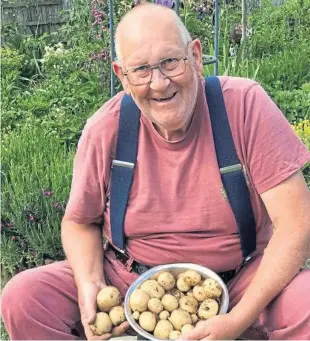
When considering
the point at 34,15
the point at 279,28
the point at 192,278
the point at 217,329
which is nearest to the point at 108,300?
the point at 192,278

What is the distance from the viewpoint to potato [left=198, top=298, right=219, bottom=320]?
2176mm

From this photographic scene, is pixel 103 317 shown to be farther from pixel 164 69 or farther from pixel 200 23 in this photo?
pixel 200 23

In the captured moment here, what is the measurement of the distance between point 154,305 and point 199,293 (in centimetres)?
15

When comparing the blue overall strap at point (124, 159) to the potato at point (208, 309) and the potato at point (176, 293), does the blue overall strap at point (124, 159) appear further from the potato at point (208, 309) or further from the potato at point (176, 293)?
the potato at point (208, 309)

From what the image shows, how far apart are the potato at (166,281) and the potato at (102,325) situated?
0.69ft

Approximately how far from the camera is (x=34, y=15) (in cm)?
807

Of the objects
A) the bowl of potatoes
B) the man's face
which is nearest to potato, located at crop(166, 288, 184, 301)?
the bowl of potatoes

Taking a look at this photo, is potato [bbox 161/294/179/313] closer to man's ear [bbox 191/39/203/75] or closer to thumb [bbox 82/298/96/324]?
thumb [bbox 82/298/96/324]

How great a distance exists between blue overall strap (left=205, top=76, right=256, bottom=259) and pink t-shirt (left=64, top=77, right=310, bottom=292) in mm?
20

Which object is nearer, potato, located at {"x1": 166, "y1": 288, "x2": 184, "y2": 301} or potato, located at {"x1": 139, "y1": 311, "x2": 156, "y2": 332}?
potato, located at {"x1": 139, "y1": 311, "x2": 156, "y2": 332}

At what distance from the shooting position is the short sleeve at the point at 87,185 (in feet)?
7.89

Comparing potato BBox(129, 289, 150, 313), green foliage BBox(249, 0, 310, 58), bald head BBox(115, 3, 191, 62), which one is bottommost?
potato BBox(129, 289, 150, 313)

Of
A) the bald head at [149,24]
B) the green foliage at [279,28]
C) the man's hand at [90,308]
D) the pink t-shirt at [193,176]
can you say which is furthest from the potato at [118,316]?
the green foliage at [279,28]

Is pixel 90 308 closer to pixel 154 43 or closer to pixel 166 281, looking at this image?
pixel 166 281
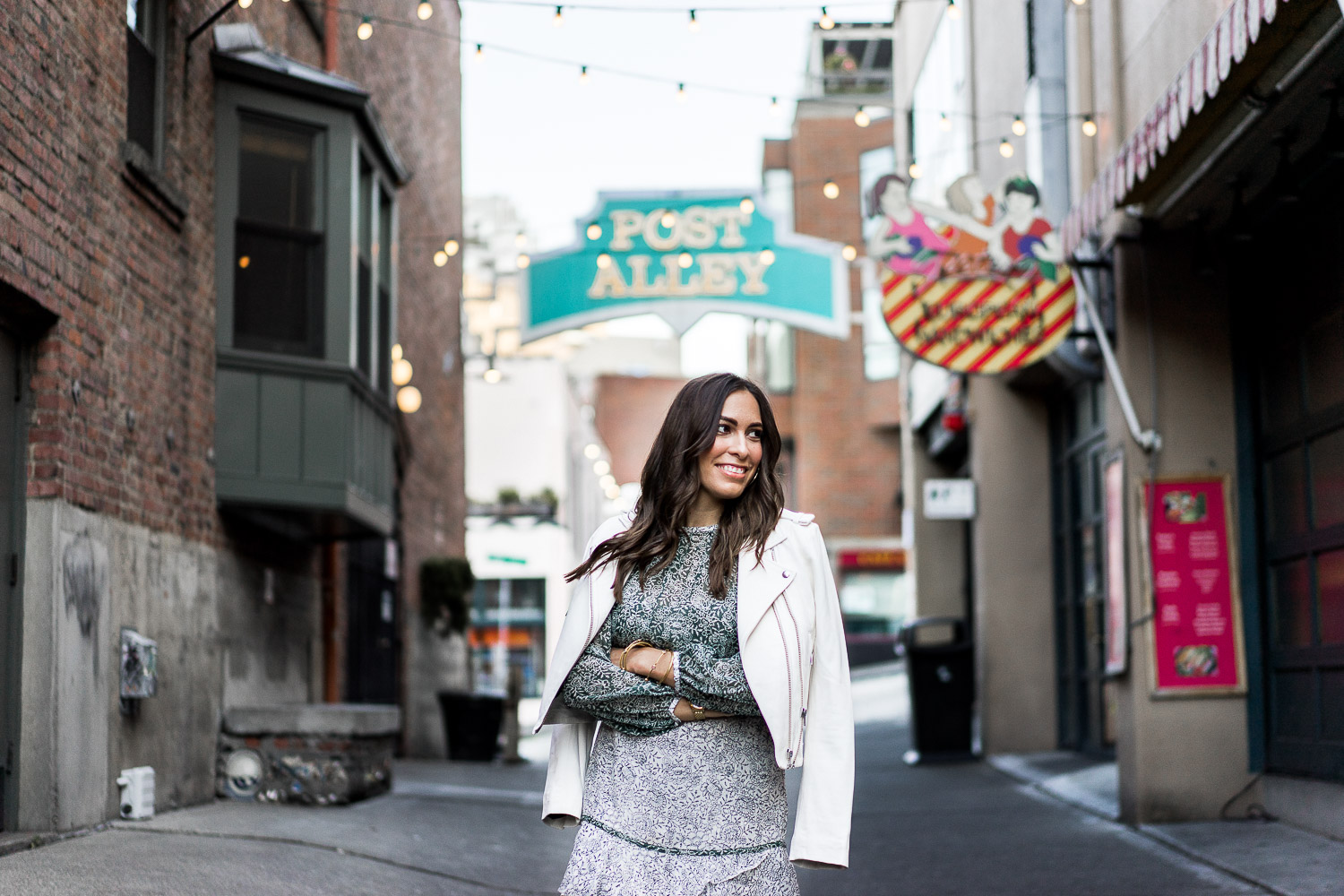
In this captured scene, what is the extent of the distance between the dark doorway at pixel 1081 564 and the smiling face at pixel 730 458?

WHAT IS REQUIRED => Every line of the data should be copied as it stands, without the images.

RESPONSE =>
When considering
the point at 34,15
the point at 279,28
the point at 192,278
the point at 217,329
which is nearest to the point at 108,300?
the point at 192,278

What is the distance from the viewpoint to potato [left=198, top=298, right=219, bottom=320]?
2176mm

From this photographic scene, is pixel 103 317 shown to be farther from pixel 164 69 or farther from pixel 200 23 in this photo?
pixel 200 23

In the captured moment here, what is the measurement of the distance between point 154,305 and point 199,293 (in centimetres)?
15

When comparing the blue overall strap at point (124, 159) to the potato at point (208, 309) and the potato at point (176, 293), does the blue overall strap at point (124, 159) appear further from the potato at point (208, 309) or further from the potato at point (176, 293)?
the potato at point (208, 309)

From what the image shows, how far apart are the potato at (166,281) and the potato at (102,325) situated?
0.69ft

Approximately how far from the camera is (x=34, y=15) (in cm)?
807

Of the objects
A) the bowl of potatoes
B) the man's face
which is nearest to potato, located at crop(166, 288, 184, 301)?
the bowl of potatoes

Taking a look at this photo, is potato [bbox 161/294/179/313] closer to man's ear [bbox 191/39/203/75] or closer to thumb [bbox 82/298/96/324]?
thumb [bbox 82/298/96/324]

How great a distance exists between blue overall strap (left=205, top=76, right=256, bottom=259) and pink t-shirt (left=64, top=77, right=310, bottom=292) in mm?
20

Which object is nearer, potato, located at {"x1": 166, "y1": 288, "x2": 184, "y2": 301} or potato, located at {"x1": 139, "y1": 311, "x2": 156, "y2": 332}?
potato, located at {"x1": 139, "y1": 311, "x2": 156, "y2": 332}

At what distance from the shooting position is the short sleeve at the point at 87,185 (in feet)?
7.89

Comparing potato BBox(129, 289, 150, 313), green foliage BBox(249, 0, 310, 58), bald head BBox(115, 3, 191, 62), which one is bottommost?
potato BBox(129, 289, 150, 313)

Of
A) the bald head at [149,24]
B) the green foliage at [279,28]
C) the man's hand at [90,308]
D) the pink t-shirt at [193,176]
can you say which is furthest from the potato at [118,316]?
the green foliage at [279,28]

Is pixel 90 308 closer to pixel 154 43 or closer to pixel 166 281, looking at this image?
pixel 166 281
In this captured scene, what is the extent of the distance between the dark doorway at pixel 1081 564 and the smiling face at pixel 730 458?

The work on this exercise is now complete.